The jury also didn’t hear the full version of Veltman's statement to police after the attack.

Redacted parts of that statement included Veltman saying he thought about attacking abortion doctors and clinics long before he committed his attack in 2021.

“I first thought of committing a terrorist act when I was 13 years old,” Veltman said, according to a transcript of the unredacted version of his statement read out by Moser.

Moser said Veltman talked about anti-abortion extremist Scott Roeder, who fatally shot American abortion doctor George Tiller in 2009, as “another inspiration” for him.

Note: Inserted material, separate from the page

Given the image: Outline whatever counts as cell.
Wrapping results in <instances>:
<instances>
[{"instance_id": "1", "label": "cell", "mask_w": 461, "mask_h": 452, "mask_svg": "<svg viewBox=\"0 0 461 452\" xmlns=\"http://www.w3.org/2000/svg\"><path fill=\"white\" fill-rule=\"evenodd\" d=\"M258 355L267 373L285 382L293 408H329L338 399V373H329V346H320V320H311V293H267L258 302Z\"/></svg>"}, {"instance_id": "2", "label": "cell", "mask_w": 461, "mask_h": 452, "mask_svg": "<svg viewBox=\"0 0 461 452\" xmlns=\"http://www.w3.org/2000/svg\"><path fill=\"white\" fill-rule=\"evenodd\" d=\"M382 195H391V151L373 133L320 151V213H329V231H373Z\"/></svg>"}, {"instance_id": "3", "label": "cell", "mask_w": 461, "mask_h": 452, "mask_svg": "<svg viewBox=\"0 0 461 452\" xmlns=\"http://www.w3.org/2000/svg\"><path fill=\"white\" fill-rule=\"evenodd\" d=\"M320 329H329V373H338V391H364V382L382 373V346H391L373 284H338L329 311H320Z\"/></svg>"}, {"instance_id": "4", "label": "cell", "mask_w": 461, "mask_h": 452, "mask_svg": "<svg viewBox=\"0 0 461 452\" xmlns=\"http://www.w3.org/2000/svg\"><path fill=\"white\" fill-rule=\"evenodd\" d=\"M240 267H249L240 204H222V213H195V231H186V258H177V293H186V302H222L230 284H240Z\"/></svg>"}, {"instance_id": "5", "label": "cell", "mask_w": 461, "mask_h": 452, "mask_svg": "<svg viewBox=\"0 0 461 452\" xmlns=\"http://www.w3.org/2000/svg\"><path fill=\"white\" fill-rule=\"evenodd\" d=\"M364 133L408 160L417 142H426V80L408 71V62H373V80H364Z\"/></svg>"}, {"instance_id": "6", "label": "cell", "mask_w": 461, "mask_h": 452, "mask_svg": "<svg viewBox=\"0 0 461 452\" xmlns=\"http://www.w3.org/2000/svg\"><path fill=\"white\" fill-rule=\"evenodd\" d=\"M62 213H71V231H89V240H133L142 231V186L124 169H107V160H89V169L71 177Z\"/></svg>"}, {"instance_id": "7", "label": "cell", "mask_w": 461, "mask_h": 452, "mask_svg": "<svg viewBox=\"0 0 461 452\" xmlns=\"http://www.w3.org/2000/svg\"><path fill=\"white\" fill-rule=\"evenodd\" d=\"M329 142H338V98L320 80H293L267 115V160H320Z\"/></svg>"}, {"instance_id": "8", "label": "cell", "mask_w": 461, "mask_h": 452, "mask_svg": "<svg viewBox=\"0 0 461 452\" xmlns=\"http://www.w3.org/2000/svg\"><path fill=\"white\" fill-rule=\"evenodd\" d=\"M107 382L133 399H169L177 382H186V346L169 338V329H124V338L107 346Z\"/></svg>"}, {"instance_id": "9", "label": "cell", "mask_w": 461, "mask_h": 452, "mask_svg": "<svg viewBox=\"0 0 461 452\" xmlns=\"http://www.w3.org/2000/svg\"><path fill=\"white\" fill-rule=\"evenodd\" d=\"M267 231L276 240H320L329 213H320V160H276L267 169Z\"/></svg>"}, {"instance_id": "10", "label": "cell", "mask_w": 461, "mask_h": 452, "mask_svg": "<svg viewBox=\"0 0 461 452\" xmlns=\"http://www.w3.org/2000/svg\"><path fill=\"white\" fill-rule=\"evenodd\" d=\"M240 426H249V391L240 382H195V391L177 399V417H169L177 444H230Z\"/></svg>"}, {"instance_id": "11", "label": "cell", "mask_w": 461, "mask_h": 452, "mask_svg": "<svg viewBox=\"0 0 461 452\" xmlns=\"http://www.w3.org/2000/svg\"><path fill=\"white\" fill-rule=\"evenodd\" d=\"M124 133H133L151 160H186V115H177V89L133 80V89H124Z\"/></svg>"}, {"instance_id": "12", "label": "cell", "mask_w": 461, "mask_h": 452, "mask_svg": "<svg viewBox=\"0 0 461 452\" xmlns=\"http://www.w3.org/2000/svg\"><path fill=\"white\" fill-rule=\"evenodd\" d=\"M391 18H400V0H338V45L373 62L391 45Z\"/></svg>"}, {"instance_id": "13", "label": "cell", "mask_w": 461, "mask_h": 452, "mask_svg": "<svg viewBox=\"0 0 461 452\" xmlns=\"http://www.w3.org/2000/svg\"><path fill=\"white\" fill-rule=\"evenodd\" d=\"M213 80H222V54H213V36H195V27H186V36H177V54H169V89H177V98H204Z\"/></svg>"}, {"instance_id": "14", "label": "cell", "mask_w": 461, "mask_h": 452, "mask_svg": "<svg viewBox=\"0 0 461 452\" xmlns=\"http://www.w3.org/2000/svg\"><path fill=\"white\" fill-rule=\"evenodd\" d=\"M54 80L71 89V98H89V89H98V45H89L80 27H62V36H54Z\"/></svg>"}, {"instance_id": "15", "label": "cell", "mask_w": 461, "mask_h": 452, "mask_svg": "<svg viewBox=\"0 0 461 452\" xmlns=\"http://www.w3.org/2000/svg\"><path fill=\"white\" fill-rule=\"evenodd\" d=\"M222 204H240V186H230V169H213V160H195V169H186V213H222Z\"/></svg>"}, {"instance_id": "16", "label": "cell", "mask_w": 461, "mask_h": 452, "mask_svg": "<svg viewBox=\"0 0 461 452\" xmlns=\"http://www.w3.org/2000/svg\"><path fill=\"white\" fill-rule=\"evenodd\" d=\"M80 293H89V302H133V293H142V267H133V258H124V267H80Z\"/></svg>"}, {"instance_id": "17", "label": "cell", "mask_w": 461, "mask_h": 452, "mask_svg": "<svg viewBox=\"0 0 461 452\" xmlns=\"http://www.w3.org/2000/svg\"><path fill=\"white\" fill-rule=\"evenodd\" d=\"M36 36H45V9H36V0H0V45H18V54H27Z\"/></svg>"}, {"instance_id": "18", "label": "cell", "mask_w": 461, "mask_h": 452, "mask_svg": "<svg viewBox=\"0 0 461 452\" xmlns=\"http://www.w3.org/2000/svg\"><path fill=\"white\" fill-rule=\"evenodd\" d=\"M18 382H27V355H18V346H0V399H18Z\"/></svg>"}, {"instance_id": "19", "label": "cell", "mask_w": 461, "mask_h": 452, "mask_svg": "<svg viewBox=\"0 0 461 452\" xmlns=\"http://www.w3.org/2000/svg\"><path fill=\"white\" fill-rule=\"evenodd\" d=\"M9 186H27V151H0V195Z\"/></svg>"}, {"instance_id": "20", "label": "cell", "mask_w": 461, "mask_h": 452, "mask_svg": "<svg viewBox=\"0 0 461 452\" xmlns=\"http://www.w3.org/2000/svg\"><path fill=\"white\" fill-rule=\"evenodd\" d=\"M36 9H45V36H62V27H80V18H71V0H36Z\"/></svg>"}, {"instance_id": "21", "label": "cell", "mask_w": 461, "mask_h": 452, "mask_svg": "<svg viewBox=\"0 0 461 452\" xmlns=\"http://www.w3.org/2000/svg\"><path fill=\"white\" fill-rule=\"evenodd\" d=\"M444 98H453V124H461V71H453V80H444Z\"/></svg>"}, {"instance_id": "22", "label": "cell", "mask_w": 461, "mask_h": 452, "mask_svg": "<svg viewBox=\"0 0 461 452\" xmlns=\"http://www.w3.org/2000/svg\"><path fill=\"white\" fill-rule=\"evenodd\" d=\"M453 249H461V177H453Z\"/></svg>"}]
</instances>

“He was not even talking about Muslims whatsoever in the beginning of his statement to police,” she said. “He was going back in time when he was thinking about Nazi Germany, when he was thinking about abortion doctors.”

Veltman's defence lawyer, Christopher Hicks, said the Crown suggestion that it might present those details amounted to a reopening of the Crown's case. The judge and the Crown disagreed with him.

After hours of legal arguments, Moser said the Crown would abandon its request to introduce the evidence for the benefit of keeping the trial moving forward. 

 

EXTREME VIEWS: Against LGBTQ+ marches, COVID-19 restrictions and vaccines

In Veltman's unredacted statement to police, he was heard talking about his hatred not only for Muslims but also for members of the LGBTQ+ community. The Crown argued the jury should see that part of the statement during the trial.

Crown Attorney Jennifer Moser said Veltman also spoke in his police interview of his extreme views against COVID-19 restrictions and vaccines - which the jury did not hear about.

Moser said the redacted parts of Veltman's statement show he was not a young man influenced by the internet to kill Muslims but in fact a terrorist with far-right white nationalist ideology.

The defence asked for time to respond to the Crown's request, which the Crown eventually abandoned to keep the trial moving forward.